When you create your own network configuration template, the following capabilities are available for use automatically, as long as the appropriate variables are set in the /etc/conf.d/netif.<ifname> file, without requiring any explicit steps on your part:

  • DNS configuration using domain and nameservers config settings. OpenResolv is used automatically.
  • VLAN configuration using auto-naming (netif.ethX.Y) or via custom naming with trunk and vlan config settings.
  • Default IPv4 gateway and route configuration using the gateway and route settings.
  • Default IPv6 gateway and route configuration using the gateway6 and route6 settings.
  • MTU configuration using the mtu setting.
  • Auto-depend (and auto-MTU configuration) of slave interfaces specified using slaves setting.
  • Renaming of existing network interface (specify MAC address using macaddr setting).

To take advantage of this functionality, simply enable the appropriate variables.

All other necessary network configuration and dependency behavior should be defined using the netif_-prefix functions described above.

Wireless Configuration

The recommended approach for setting up Wi-Fi under Funtoo Linux is to use NetworkManager. Steps are provided in the Wi-Fi section of the Funtoo Linux Installation Guide.

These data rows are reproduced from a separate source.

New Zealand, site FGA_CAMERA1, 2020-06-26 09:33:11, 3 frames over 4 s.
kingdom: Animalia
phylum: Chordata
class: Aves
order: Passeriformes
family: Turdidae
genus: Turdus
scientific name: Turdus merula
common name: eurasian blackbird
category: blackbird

Other Network Configurations

If you have a network configuration template that might be useful to others, please post it to the funtoo-dev mailing list so we can review it and possibly incorporate it into Funtoo.

License

Funtoo Linux networking scripts are released under the following license:


BSD 2-Clause Funtoo License

This work is free software. Source code is available.

Copyright 2009-2011 Funtoo Technologies. You can redistribute and/or modify it under the terms of the 2-clause BSD license. Alternatively you may (at your option) use any other license that has been publicly approved for use with this program by Funtoo Technologies (or its successors, if any.)